Noxxon’s has two other phase I candidates. NOX-A12 also entered the clinic in 2009 and holds potential to treat a range of cancers, but initially is being developed for haematological tumours such as chronic lymphocytic leukaemia and multiple myeloma. A phase I trial of NOX-H94 started last week, with the intention to treat anaemia of chronic disease by targeting the peptide hormone hepcidin. Phase II trials of both these compounds should also start early next year.
Proof in the pudding
The results from these trials with all three candidates will go a long way to providing greater validation of Noxxon’s technology, which is likely to have a significant bearing on partnership discussions.
Having completed a €35m ($44m) series D financing round last year, the company is reasonably placed to fulfil its short-term commitments to developing its three clinical candidates across multiple indications. “Our cash balance is certainly sufficient to take us through to the first quarter of 2013,” says Mr Buchanan, a prediction which excludes any potential cash flow from partnerships.
As for those potential partners, Mr Buchanan is naturally keen to collaborate with companies which offer clinical trial expertise in the therapeutic areas that match Noxxon’s candidates. “We’re at an interesting stage and certainly getting some preliminary interest from some of the people who have been tracking us.”
Given Noxxon’s relative maturity, some longer-term investors might be hoping positive trial data could lead to an exit in the form of a trade sale or IPO, although the latter remains a long shot according to Mr Buchanan: “Never say never, but I don’t spend a great deal of my time worrying about preparing a prospectus for a public offering.”

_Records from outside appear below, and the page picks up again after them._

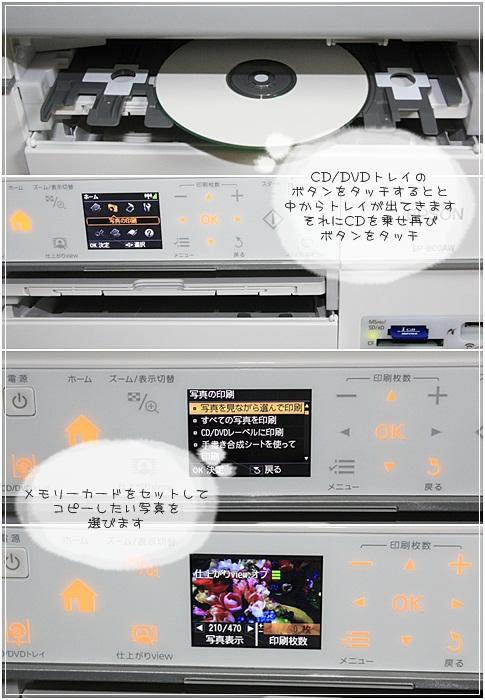 sayomaru2-132.jpg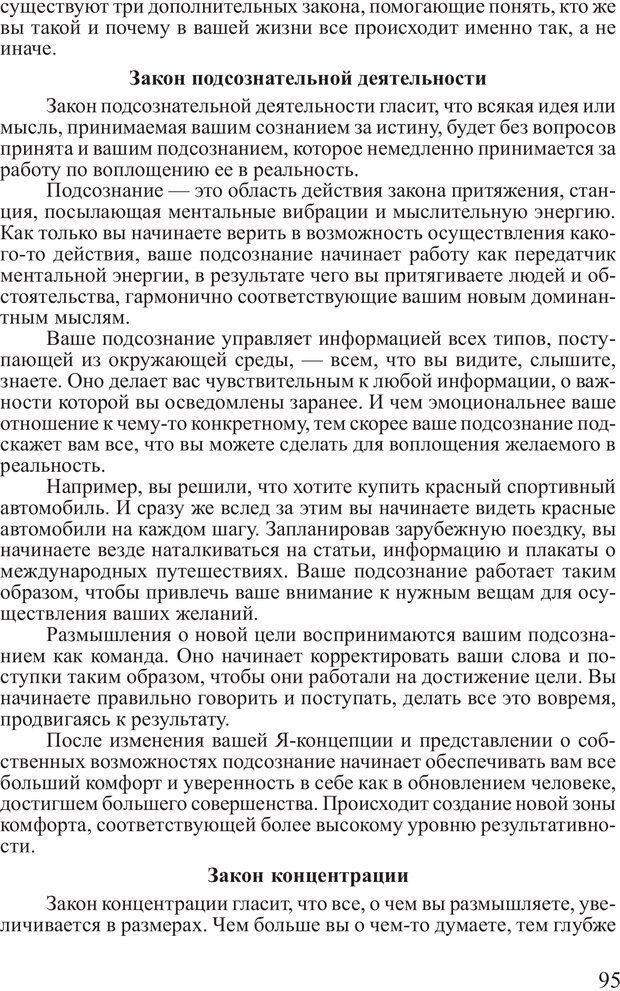 PDF. Достижение максимума. Трейси Б. Страница 94. Читать онлайн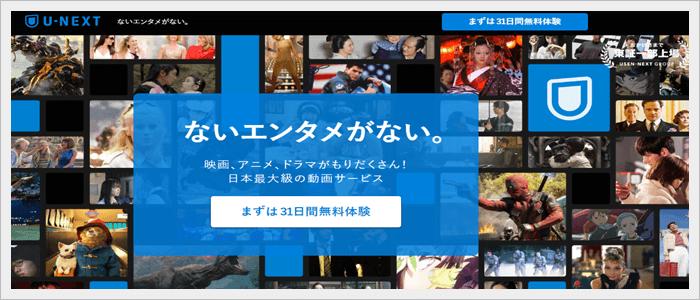 動画配信サービス比較1位:U-NEXT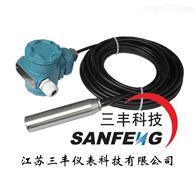 SF-DBS900/55M投入式液位变送器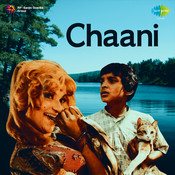 Chaani Songs
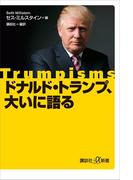 ドナルド・トランプ、大いに語る(講談社+α新書)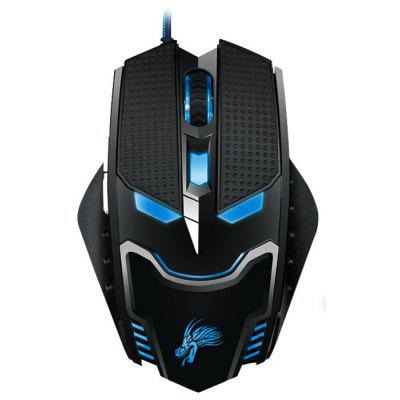 bEITRS X4 Wired USB Gaming Mouse with Six Key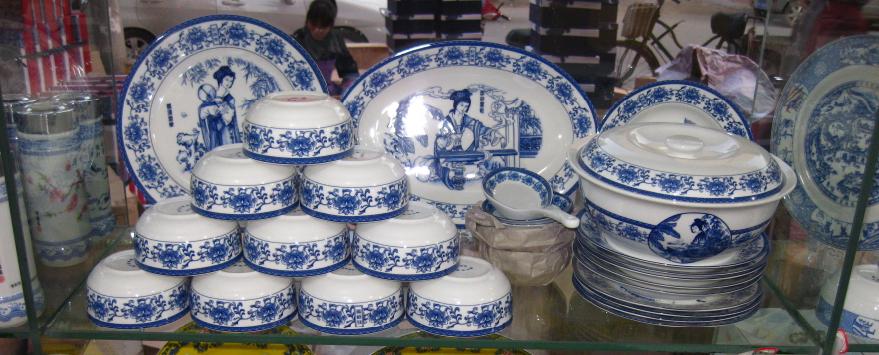 青花玲珑陶瓷餐具  1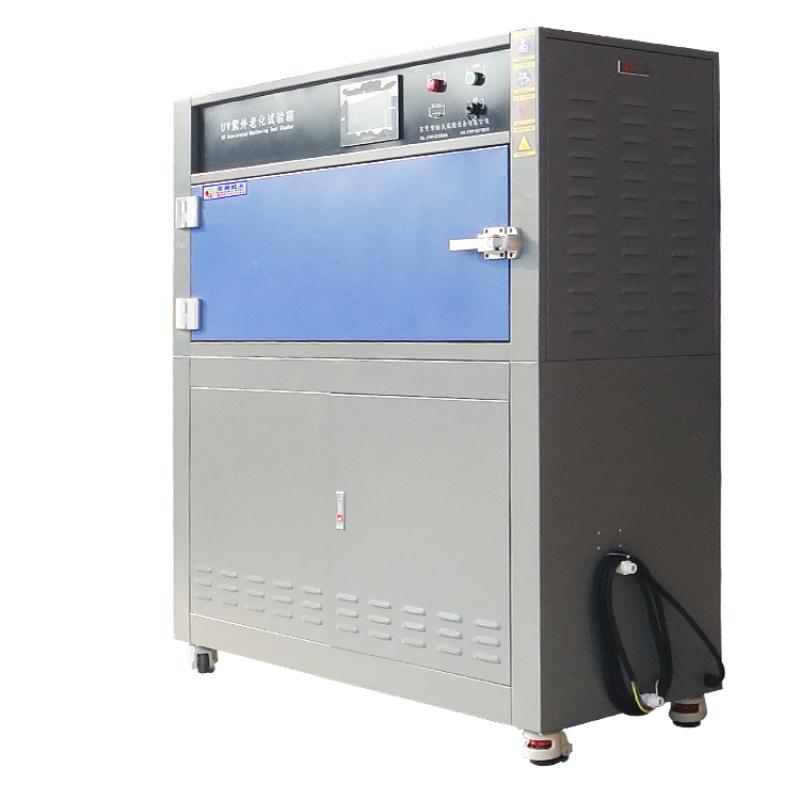 喷塑层紫外线老化机,紫外线老化uva灯管供应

And although the company has been around for almost 15 years, Noxxon underwent a major re-financing in 2007 through a series C, which brought in the likes of TVM Capital, Sofinnova Partners and Edmond de Rothschild Investment Partners, followed by NGN Capital who led the series D last year. As such, investor pressure to exit will have been eased somewhat.
Aside from the challenges of generating positive clinical data, in terms of attracting broad partnership interest it seems the company has a bit of re-branding to do with regard to how it positions its technology, which has some similarities to both antibody and RNAi products.

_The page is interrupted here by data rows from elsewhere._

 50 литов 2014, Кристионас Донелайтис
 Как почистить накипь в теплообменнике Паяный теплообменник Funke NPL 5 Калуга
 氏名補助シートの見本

Given the disappointment of the RNAi and antisense field so far to meet lofty expectations (Vantage Point - Clinical progress required to reignite RNAi field, May 20, 2011), Mr Buchanan is nailing Noxxon’s flag firmly to the antibody mast.
“There is healthy scepticism around sRNA and antisense molecules, that there has not been the dramatic success that some people had anticipated many years ago when investments were being made. People falsely put Noxxon in the same bucket as Alnylam Pharmaceuticals or Silence Therapeutics, but we’re not, we’re far more in the same (antibody-alternative) space as the likes of F-Star, Ablynx and Bicycle Therapeutics.”
By positioning its spiegelmers more as chemical antibodies, Noxxon will be hoping to mimic the relative success so far of MorphoSys rather than suffer the setbacks Alnylam has experienced. Both companies are also attempting to make that tough transition from technology platform to internal product development.
How successful Noxxon will be in making its transformation depends heavily on the ability of its three clinical candidates to deliver safe and effective data.
“Whichever way you cut it, 2012 will certainly be a year of transition for the company,” says Mr Buchanan. “We will have clinical results which will hopefully enhance the value of the company. What the company does thereafter, and how it manages that through partnerships in the future, we’ll have to see.”